Data for this task: Begin

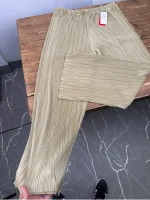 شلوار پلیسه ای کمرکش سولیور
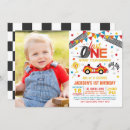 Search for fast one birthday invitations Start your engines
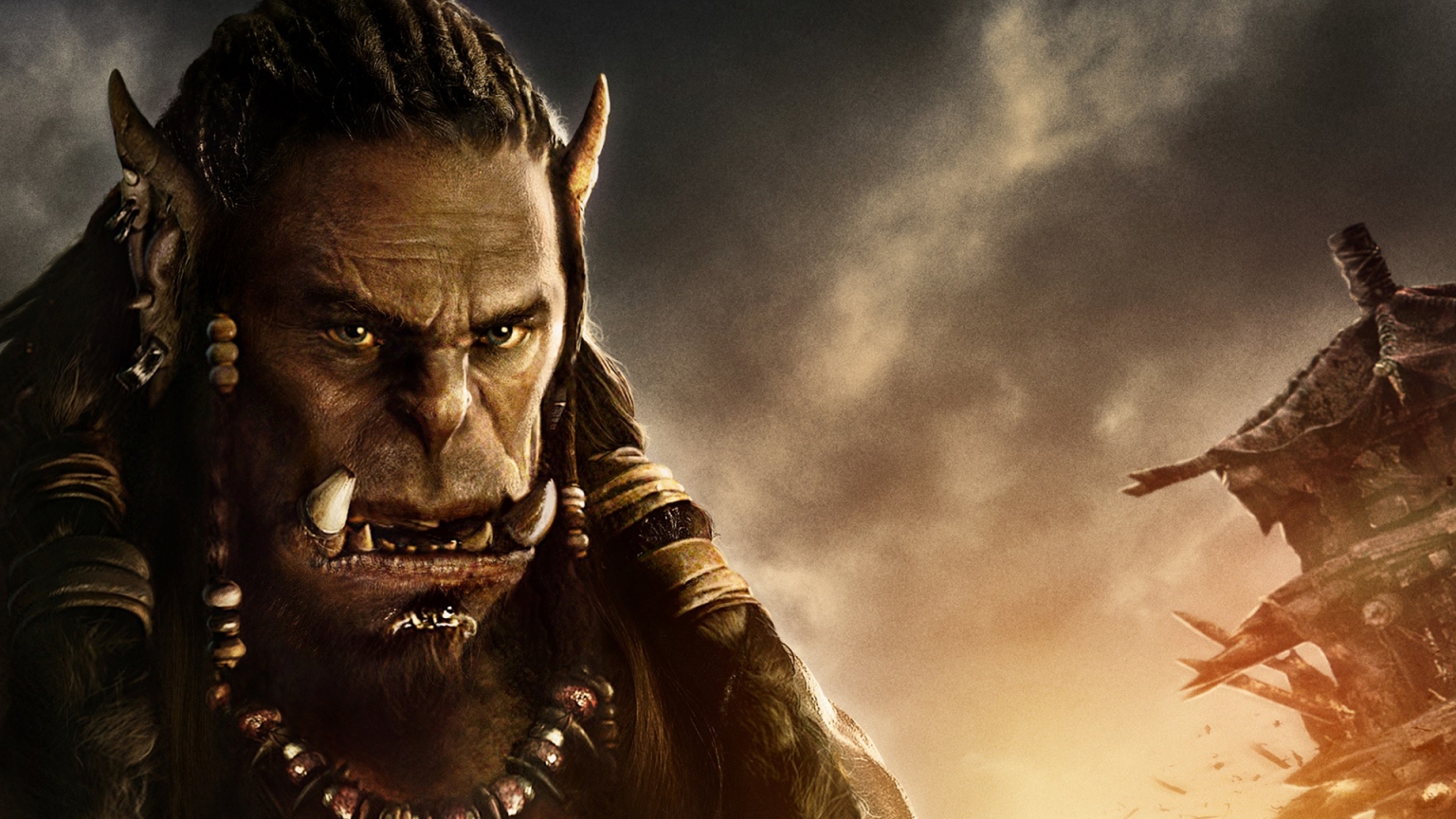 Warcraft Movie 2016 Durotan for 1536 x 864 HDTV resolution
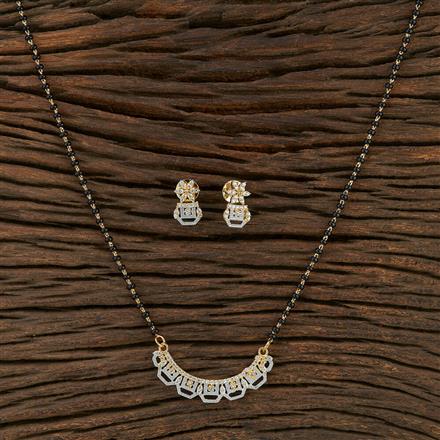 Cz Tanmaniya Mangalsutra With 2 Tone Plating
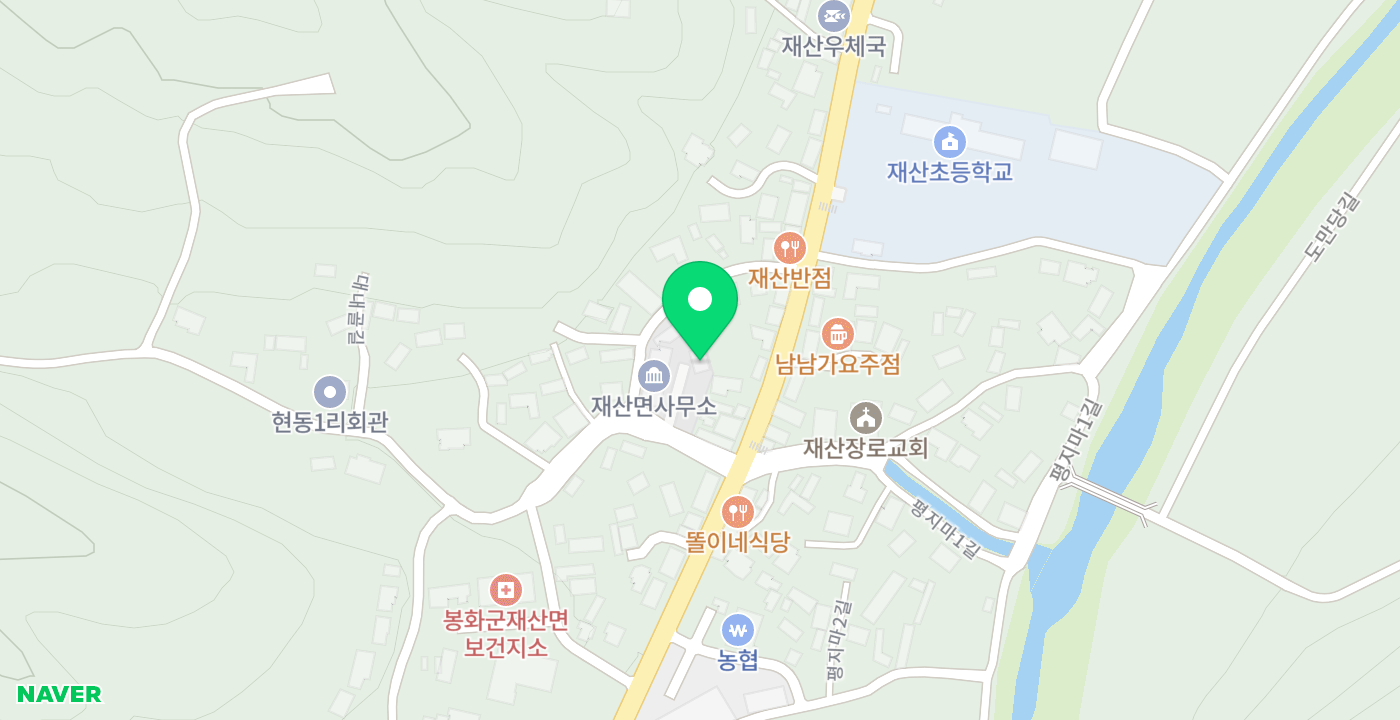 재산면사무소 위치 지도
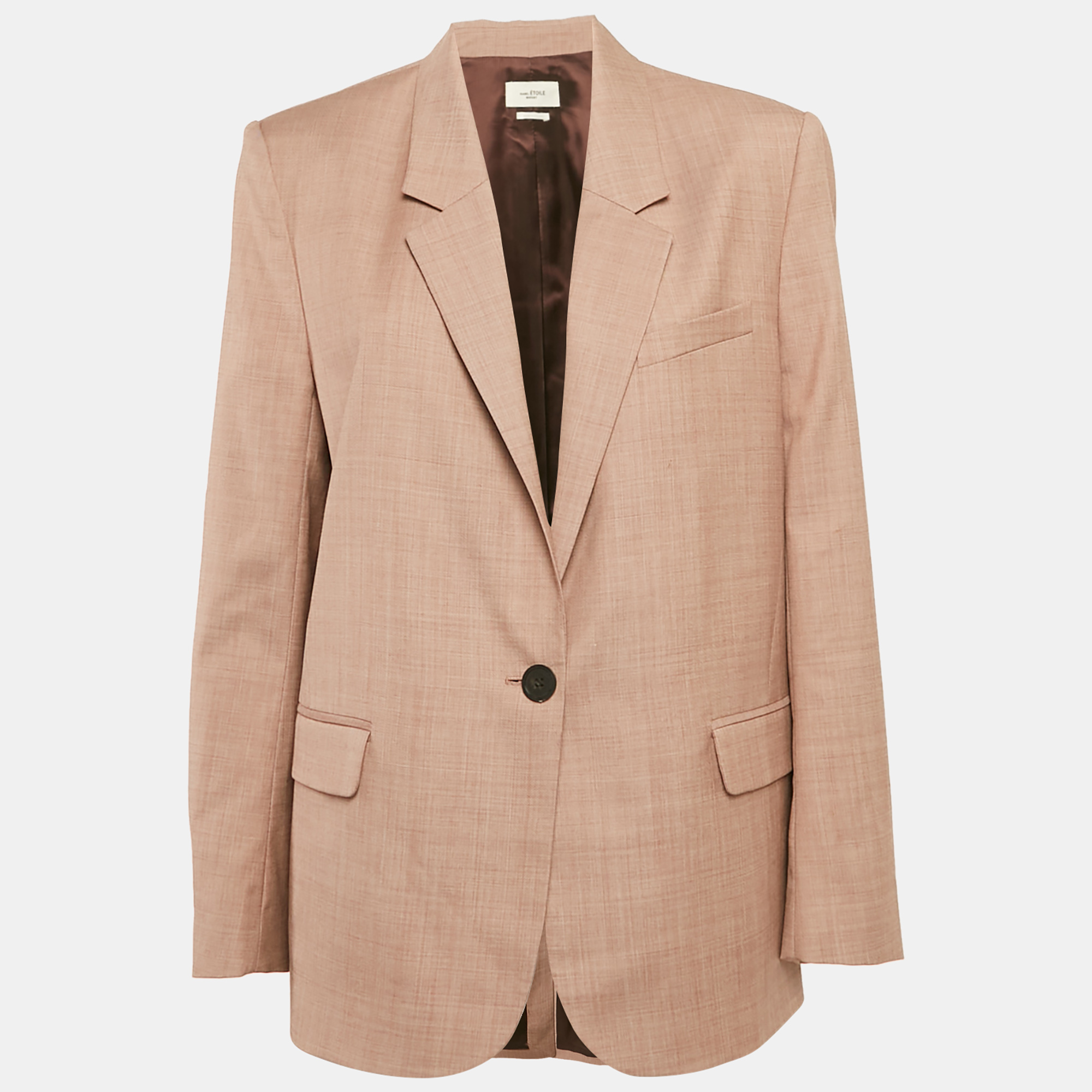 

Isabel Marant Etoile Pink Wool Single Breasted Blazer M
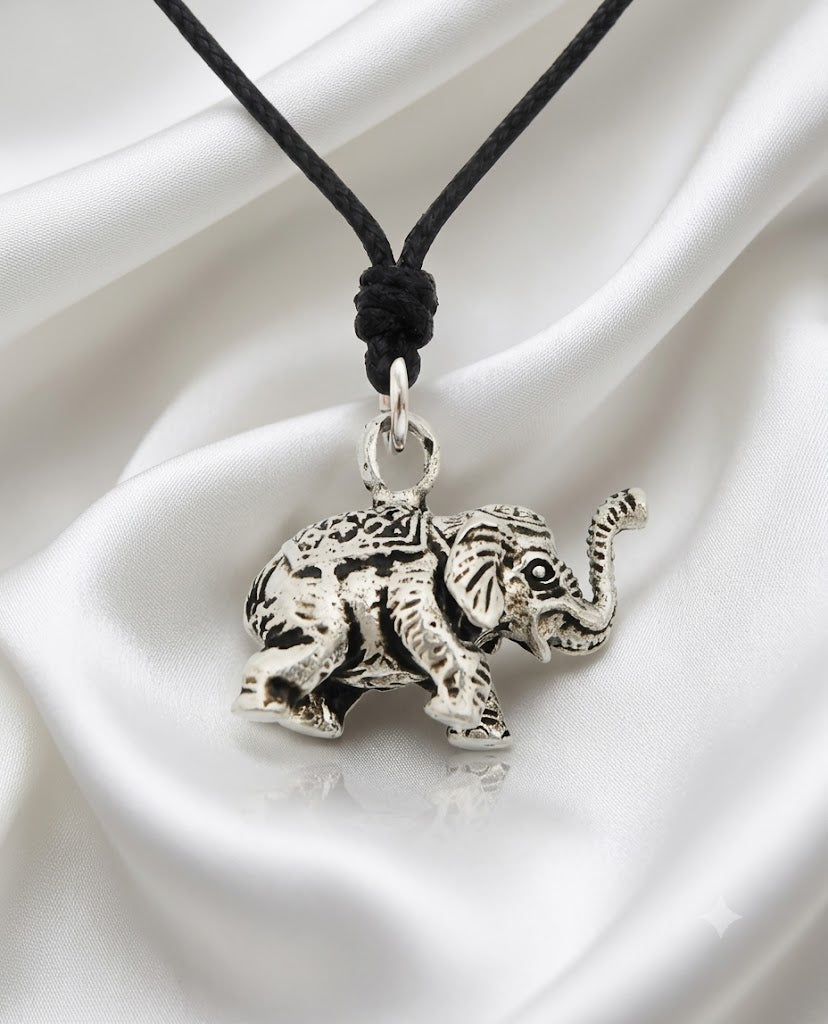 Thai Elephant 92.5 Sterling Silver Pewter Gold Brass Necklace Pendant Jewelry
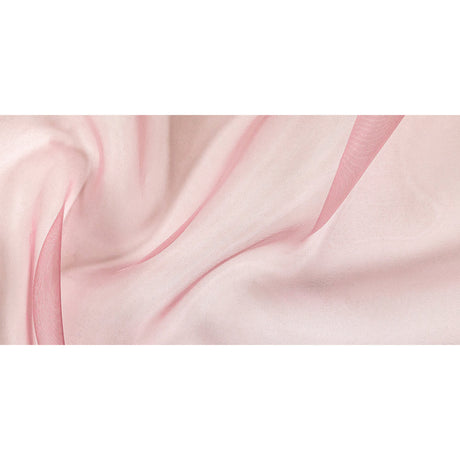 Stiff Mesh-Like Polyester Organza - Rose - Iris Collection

Data for this task: End

[Work item] Reproduce nothing but the lines running from the line with "Warcraft Movie 2016" through the end of the records, keeping both end lines and dropping the pictures.

[Task response]
 Warcraft Movie 2016 Durotan for 1536 x 864 HDTV resolution
 Cz Tanmaniya Mangalsutra With 2 Tone Plating
 재산면사무소 위치 지도

Isabel Marant Etoile Pink Wool Single Breasted Blazer M
 Thai Elephant 92.5 Sterling Silver Pewter Gold Brass Necklace Pendant Jewelry
 Stiff Mesh-Like Polyester Organza - Rose - Iris Collection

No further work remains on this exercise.